資料に関する設問
(A) 日銀のマネタリーベース公表に関する記事によると、7月31日のマネタリーベースの残高はいくらでしたか。
(B) 日銀のマネタリーベース公表に関する記事のうち、「異次元緩和は2%の物価上昇率」から始まり「とに伴い、公表頻度を高めた。」に至るまでの部分を、一字一句変えずに書き写してください。
(C) 日銀のマネタリーベース公表に関する記事を、最後の文に続けて書き進めてください。

本文
# # #

日銀がマネタリーベースを毎日公表、透明性確保が狙い
[東京 2日 ロイター] - 日銀は現金と金融機関が日銀に預ける当座預金残高の合計であるマネタリーベース(資金供給量)を1日から毎日公表し始めた。4月に開始した「異次元緩和」で緩和度合いの目安を従来の金利からマネタリーベースに変更したのに伴い、これまで月1回だった公表頻度を高めた。マネタリーベースは日々の変動が大きいため、こまめに公表した方が緩和姿勢に対する不要な誤解を生まないとの判断もあったもよう。
異次元緩和は2%の物価上昇率を2年で達成するためにマネタリーベースを2倍にすることで、人々のインフレ期待を高める政策。巨額の国債購入などを通じて、3月末には146兆円だったマネタリーベースを、2013年末に200兆円、14年末に270兆円まで引き上げるのが目標だ。このため日々のマネタリーベースに関する問い合わせが増えたことに伴い、公表頻度を高めた。
1日に公表したマネタリーベースの7月31日の残高は173兆3100億円となり、直近で判明している6月末の173兆1250億円を上回って過去最高を更新した。

# # #

保存済みデータ項目:

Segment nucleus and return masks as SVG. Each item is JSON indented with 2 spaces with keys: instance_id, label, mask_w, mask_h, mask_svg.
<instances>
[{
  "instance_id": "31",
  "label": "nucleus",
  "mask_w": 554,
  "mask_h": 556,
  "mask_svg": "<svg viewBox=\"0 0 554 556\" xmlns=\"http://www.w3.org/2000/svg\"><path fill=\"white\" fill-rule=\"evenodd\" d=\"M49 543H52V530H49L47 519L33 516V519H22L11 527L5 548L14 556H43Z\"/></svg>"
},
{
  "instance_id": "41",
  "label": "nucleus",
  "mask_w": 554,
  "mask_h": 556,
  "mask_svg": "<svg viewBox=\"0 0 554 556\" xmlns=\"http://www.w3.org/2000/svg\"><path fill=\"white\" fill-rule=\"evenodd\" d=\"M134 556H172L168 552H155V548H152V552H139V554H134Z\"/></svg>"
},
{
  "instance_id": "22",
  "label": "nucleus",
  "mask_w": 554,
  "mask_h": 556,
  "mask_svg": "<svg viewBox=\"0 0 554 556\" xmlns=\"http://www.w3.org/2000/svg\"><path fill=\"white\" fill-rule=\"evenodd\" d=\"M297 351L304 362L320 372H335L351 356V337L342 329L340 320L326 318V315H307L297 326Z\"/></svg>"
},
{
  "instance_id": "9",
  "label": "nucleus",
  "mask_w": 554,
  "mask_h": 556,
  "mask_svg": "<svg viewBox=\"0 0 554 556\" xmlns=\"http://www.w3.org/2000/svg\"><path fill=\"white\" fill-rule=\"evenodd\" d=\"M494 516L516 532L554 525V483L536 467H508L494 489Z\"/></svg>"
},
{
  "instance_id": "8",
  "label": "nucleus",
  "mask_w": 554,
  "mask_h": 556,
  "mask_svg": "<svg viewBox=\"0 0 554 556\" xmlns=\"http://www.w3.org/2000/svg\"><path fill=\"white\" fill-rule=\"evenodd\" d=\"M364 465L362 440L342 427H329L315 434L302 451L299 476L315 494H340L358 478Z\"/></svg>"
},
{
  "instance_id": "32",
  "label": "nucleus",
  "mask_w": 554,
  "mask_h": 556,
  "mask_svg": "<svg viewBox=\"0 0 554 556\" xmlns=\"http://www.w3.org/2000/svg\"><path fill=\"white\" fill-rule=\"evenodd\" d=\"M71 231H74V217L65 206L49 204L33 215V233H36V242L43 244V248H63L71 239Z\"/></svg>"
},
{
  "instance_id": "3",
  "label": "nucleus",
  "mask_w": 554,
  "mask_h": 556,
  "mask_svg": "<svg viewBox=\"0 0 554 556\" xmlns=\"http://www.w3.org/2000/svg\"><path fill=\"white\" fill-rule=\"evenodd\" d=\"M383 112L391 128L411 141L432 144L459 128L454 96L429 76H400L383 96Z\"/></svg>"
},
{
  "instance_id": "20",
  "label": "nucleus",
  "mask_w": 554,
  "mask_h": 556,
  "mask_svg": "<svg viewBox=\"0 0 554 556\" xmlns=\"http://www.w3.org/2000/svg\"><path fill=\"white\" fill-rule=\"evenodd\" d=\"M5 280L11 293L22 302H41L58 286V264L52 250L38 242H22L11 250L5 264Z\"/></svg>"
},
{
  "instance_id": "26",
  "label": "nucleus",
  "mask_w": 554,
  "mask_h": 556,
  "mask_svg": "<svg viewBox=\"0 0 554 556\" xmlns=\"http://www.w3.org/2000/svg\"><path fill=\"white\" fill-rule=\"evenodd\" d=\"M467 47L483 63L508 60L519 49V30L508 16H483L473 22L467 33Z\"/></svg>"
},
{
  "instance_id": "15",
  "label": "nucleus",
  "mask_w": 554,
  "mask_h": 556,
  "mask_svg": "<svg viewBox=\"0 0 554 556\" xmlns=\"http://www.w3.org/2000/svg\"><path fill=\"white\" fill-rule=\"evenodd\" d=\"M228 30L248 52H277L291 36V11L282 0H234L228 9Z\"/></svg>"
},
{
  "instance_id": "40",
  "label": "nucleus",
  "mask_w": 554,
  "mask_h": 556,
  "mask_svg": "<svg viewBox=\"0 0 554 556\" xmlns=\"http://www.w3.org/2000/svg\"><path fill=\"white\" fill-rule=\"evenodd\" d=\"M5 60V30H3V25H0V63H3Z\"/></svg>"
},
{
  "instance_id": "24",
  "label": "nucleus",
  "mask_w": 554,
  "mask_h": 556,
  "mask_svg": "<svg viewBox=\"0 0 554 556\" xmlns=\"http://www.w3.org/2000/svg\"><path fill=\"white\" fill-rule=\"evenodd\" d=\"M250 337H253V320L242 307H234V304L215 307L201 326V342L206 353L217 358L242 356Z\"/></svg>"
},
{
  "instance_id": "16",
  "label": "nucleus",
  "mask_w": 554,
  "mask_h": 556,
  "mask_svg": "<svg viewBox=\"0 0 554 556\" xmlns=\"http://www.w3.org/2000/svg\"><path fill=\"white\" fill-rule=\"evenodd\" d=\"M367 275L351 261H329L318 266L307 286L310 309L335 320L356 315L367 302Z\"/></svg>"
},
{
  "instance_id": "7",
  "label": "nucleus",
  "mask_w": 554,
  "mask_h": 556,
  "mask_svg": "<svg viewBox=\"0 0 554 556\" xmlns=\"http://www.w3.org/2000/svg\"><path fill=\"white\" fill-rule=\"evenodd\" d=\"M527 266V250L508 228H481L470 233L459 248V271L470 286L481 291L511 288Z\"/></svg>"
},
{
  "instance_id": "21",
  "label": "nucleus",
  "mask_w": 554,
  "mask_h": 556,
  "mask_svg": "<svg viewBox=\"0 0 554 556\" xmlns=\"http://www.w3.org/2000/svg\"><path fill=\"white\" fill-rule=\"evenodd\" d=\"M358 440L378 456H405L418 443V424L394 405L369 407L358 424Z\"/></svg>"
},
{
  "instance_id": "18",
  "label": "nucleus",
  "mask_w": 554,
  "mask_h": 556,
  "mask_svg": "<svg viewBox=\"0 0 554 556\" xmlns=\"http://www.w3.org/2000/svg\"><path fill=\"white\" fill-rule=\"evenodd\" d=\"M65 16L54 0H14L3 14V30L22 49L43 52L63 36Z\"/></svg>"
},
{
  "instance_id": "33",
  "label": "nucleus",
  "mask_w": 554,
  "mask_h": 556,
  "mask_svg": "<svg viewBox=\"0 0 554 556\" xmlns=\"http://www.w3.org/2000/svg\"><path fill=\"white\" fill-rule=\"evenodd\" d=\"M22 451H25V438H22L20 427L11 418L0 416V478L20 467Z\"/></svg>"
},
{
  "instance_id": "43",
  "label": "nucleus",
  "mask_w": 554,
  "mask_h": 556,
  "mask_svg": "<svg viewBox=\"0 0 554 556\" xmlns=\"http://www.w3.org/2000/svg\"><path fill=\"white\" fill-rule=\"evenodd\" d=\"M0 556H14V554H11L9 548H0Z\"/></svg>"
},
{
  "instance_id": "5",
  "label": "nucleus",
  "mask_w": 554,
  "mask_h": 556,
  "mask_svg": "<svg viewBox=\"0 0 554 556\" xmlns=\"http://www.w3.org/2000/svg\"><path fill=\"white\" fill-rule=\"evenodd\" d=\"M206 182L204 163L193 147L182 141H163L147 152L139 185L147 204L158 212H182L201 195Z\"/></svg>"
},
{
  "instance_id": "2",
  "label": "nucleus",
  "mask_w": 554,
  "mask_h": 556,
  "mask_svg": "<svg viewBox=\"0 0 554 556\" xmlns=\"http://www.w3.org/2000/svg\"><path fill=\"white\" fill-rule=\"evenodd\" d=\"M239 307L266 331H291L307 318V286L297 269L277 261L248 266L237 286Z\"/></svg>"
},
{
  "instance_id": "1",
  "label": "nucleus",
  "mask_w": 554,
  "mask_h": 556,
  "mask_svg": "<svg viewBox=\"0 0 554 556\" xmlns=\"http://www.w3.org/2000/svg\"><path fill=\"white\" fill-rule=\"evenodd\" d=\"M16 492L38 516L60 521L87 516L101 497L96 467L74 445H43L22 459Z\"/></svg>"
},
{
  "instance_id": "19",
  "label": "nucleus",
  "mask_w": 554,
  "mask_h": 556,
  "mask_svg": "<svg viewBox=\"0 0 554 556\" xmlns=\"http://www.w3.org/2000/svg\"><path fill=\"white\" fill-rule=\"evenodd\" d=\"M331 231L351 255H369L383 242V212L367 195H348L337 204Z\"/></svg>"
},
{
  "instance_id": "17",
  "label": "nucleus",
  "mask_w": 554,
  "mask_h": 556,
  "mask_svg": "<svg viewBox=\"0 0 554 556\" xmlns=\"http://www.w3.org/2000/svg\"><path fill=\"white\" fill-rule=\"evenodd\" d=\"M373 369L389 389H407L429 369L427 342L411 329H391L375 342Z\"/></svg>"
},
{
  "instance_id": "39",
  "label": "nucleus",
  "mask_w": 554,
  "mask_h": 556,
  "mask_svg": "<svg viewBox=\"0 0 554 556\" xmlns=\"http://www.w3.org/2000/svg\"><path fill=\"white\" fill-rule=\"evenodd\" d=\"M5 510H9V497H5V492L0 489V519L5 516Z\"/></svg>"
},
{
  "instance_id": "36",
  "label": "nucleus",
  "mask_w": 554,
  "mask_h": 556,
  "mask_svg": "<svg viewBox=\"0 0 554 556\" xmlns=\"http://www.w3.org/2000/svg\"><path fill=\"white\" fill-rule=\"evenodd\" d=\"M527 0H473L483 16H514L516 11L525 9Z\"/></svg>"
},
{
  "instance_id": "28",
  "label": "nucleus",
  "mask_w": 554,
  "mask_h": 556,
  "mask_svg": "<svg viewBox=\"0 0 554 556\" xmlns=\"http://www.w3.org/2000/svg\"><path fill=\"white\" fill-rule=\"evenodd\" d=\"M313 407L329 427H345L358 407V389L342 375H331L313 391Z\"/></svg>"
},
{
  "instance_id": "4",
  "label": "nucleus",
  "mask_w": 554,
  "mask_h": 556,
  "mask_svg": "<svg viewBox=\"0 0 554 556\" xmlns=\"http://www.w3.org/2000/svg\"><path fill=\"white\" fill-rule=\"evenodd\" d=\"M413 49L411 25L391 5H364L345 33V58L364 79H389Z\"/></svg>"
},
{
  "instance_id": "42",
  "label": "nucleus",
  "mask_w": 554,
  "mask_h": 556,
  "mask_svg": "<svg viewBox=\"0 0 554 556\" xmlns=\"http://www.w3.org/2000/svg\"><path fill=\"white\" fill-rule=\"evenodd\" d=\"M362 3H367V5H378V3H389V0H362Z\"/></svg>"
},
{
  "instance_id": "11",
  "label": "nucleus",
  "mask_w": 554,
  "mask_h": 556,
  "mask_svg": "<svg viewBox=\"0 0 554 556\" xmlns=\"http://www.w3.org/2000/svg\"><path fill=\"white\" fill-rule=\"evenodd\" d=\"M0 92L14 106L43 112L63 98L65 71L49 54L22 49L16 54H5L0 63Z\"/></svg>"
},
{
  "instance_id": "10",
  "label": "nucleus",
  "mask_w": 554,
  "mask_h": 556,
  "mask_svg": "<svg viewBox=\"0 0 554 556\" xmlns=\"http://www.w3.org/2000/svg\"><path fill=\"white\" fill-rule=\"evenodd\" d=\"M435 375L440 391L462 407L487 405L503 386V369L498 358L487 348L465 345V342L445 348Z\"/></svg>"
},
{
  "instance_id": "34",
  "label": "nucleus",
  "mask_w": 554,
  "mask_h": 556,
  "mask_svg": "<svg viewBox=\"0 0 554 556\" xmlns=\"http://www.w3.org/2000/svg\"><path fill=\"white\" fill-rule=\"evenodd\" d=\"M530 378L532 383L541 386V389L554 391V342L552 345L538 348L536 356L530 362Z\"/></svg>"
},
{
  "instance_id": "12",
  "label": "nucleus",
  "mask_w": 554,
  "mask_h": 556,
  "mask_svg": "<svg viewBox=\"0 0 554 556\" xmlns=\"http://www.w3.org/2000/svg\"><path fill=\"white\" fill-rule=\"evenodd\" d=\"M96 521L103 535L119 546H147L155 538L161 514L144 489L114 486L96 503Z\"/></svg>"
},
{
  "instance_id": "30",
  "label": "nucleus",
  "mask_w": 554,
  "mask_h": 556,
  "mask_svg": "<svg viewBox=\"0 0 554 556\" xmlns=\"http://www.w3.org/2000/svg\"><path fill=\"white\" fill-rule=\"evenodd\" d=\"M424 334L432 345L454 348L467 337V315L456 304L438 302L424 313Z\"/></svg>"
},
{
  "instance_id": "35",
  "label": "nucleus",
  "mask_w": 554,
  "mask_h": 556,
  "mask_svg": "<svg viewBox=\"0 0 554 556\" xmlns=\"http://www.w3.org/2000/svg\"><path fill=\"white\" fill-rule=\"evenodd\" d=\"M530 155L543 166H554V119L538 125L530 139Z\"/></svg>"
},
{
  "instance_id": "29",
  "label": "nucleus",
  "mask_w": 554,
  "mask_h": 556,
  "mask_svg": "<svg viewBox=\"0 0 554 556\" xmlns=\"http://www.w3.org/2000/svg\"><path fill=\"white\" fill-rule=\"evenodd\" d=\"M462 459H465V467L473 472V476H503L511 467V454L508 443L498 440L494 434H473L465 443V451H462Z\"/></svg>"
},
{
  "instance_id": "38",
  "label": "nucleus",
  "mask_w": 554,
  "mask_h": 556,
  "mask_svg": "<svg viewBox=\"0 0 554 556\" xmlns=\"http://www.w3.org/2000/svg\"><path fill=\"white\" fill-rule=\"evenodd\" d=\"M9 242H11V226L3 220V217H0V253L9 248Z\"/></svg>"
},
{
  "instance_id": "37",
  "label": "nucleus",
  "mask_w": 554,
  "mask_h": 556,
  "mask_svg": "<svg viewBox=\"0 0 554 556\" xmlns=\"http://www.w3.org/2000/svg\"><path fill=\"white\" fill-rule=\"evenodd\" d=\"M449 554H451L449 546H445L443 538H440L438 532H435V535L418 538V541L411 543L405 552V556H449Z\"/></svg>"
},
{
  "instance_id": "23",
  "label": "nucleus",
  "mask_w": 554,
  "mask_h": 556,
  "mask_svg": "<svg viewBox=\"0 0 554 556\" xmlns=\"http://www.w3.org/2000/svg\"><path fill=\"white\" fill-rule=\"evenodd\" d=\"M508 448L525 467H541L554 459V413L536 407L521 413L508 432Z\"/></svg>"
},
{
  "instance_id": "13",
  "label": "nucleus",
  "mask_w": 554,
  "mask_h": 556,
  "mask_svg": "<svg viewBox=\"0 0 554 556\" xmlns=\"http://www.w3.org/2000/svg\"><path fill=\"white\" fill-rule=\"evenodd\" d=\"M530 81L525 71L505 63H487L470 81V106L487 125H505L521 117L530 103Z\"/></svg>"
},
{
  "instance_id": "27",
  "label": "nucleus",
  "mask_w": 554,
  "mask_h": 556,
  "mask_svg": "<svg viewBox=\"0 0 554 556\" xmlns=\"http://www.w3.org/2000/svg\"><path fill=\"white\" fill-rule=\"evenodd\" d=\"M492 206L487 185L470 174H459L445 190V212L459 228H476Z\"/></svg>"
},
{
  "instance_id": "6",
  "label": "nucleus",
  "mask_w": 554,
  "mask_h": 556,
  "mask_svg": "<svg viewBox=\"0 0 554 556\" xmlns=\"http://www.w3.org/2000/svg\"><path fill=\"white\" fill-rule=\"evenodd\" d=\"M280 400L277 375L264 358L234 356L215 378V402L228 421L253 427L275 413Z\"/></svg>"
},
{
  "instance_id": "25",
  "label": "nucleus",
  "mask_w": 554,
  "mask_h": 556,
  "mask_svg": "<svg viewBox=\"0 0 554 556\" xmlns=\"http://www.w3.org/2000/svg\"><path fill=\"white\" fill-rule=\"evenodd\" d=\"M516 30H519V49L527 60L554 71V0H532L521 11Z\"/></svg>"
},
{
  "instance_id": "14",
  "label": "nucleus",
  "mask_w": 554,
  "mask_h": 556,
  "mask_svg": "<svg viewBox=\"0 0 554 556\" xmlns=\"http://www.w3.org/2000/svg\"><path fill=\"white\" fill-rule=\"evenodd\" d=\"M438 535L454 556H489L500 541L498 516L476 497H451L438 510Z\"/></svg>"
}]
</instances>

# # #

記述回答
(A) 173兆3100億円です。

(B)
異次元緩和は2%の物価上昇率を2年で達成するためにマネタリーベースを2倍にすることで、人々のインフレ期待を高める政策。巨額の国債購入などを通じて、3月末には146兆円だったマネタリーベースを、2013年末に200兆円、14年末に270兆円まで引き上げるのが目標だ。このため日々のマネタリーベースに関する問い合わせが増えたことに伴い、公表頻度を高めた。

(C)
マネタリーベースの内訳の半分を占める当座預金残高は、財政資金や現金の動きで日々大きく振れるため、マネタリーベースも変動する。8月1日実績も173兆2100億円と前日比で減少に転じている。これまでは短期的な減少が緩和姿勢の後退と誤解されることもあり、毎日公表することで常に変動が大きいことが広く認知されれば誤解が解けるとの狙いもあったようだ。
なお、日銀は現在マネタリーベースを、「本年末の200兆円に向けて、幾分早めのペースで積み上げている」(黒田東彦総裁、7月29日講演)。6月は国債の大量償還などで季節的に増えるほか、4月と5月の金利急変時に日銀が多額の資金供給を行ったためだ。月平均で4月から7月までは毎月6.75兆円のペースで増加。8月以降は月5.4兆円増のペースで年末200兆円の目標を達成できる計算だ。